[Fragmento para leer]:
****************
(Metapa, 1867 - León, 1916) Seudónimo del gran poeta
nicaragüense Félix Rubén García Sarmiento, iniciador y máximo
representante del Modernismo hispanoamericano. Su familia era conocida
por el apellido de un abuelo, "la familia de los Darío", y el joven
poeta, en busca de eufonía, adoptó la fórmula "Rubén Darío" como nombre
literario de batalla.
Rubén Darío
Con una dichosa facilidad para el ritmo y la
rima creció Rubén Darío en medio de turbulentas desavenencias
familiares, tutelado por solícitos parientes y dibujando con palabras en
su fuero interno sueños exóticos, memorables heroísmos y tempestades
sublimes. Pero ya en su época toda esa parafernalia de prestigiosos
tópicos románticos comenzaba a desgastarse y se ofrecía a la imaginación
de los poetas como las armas inútiles que se conservan en una panoplia
de terciopelo ajado. Rubén Darío estaba llamado a revolucionar
rítmicamente el verso castellano, pero también a poblar el mundo
literario de nuevas fantasías, de ilusorios cisnes, de inevitables
celajes, de canguros y tigres de bengala conviviendo en el mismo paisaje
imposible.
****************
[Registros de datos]:
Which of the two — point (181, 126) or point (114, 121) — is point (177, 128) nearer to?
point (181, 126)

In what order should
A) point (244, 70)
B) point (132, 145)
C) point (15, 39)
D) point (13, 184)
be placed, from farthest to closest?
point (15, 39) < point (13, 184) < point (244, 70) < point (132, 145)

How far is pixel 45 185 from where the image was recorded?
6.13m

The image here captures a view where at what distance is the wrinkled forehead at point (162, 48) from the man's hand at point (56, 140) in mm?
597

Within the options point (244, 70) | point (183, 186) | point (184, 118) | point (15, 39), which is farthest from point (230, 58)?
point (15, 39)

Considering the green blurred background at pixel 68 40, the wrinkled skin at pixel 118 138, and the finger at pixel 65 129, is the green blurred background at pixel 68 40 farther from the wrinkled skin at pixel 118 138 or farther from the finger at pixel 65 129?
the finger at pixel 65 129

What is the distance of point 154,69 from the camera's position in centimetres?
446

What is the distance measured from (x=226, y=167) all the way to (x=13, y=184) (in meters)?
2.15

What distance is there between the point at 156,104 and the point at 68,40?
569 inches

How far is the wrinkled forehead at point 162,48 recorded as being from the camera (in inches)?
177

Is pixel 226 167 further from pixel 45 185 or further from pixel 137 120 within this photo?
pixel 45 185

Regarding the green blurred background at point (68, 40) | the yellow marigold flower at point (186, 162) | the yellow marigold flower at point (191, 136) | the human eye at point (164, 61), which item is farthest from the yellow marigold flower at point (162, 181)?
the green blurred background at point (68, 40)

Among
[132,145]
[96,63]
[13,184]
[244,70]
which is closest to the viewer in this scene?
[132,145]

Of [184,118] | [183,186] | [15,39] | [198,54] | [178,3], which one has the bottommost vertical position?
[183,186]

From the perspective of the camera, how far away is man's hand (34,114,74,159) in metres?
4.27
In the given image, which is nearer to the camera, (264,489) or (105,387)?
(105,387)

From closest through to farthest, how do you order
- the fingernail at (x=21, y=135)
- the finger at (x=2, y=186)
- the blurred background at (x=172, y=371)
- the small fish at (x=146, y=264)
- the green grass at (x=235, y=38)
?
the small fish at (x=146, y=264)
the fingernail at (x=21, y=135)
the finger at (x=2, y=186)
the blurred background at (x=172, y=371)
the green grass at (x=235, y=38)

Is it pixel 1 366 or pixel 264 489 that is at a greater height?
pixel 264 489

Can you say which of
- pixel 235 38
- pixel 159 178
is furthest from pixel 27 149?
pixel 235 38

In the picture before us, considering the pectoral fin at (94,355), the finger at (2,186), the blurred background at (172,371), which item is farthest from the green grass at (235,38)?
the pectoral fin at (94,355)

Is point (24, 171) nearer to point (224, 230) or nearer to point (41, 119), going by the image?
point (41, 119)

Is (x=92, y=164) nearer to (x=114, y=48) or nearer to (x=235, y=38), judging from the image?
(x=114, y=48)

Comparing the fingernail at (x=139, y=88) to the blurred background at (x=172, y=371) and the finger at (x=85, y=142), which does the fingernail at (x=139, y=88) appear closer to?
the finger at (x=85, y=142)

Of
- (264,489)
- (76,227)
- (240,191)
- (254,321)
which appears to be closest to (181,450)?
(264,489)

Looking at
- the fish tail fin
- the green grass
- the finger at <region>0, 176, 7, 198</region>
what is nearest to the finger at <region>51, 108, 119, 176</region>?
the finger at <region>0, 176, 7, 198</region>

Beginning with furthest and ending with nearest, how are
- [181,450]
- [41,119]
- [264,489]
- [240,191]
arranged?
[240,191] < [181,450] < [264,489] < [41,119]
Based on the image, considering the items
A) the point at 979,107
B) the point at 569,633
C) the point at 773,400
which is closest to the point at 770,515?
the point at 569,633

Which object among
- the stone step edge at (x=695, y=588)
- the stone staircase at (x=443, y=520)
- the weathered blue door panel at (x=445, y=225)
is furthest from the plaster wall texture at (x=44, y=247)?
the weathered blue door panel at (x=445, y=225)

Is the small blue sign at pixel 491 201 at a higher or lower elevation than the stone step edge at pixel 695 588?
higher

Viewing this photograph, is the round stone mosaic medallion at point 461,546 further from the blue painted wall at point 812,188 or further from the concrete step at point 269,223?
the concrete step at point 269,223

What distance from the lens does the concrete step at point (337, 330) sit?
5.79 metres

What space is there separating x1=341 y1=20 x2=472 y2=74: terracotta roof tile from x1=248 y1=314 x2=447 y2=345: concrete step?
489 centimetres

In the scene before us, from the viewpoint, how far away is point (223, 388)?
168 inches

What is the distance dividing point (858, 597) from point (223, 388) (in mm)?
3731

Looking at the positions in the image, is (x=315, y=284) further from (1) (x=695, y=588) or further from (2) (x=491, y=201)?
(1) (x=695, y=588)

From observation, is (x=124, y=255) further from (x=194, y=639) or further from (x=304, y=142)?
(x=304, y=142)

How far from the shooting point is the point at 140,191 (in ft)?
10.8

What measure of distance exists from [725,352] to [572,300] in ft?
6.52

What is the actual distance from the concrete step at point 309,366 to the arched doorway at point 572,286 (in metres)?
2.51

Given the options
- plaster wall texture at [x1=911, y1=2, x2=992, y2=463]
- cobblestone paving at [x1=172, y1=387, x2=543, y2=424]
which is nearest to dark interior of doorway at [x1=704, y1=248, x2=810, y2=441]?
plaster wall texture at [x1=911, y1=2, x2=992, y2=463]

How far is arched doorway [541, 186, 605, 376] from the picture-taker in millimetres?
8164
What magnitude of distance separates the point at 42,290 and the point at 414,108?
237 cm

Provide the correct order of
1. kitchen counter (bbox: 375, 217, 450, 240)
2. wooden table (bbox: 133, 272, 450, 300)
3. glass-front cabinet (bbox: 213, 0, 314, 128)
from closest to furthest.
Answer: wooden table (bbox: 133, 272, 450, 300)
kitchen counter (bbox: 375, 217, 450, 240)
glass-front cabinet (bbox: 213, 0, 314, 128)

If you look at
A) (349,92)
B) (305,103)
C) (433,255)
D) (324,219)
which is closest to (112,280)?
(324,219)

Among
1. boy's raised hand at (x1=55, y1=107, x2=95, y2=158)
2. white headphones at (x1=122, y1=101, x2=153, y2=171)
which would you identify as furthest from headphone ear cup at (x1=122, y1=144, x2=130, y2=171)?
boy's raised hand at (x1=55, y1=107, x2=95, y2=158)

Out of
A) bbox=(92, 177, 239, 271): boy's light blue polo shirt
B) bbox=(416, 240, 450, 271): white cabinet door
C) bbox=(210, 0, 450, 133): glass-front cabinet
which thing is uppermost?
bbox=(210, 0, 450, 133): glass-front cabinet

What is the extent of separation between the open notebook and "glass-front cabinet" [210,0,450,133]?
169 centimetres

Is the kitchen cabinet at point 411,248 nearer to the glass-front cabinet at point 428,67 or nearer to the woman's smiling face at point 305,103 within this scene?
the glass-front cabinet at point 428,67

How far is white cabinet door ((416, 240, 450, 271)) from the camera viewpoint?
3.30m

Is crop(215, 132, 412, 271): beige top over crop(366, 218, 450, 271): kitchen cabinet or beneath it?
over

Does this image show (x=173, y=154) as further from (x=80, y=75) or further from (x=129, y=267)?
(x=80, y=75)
****************
[Su tarea]: Prosiga el fragmento sobre Rubén Darío a partir de su última oración. Los registros proceden de una fuente distinta.

[Respuesta]:
Casi por azar nació Rubén en una pequeña
ciudad nicaragüense llamada Metapa, pero al mes de su alumbramiento
pasó a residir a León, donde su madre, Rosa Sarmiento, y su padre,
Manuel García, habían fundado un matrimonio teóricamente de
conveniencias pero próspero sólo en disgustos. Para hacer más llevadera
la mutua incomprensión, el incansable Manuel se entregaba
inmoderadamente a las farras y ahogaba sus penas en los lupanares,
mientras la pobre Rosa huía de vez en cuando de su cónyuge para
refugiarse en casa de alguno de sus parientes. No tardaría ésta en dar a
luz una segunda hija, Cándida Rosa, que se malogró enseguida, ni en
enamorarse de un tal Juan Benito Soriano, con el que se fue a vivir
arrastrando a su primogénito a "una casa primitiva, pobre y sin
ladrillos, en pleno campo", situada en la localidad hondureña de San
Marcos de Colón.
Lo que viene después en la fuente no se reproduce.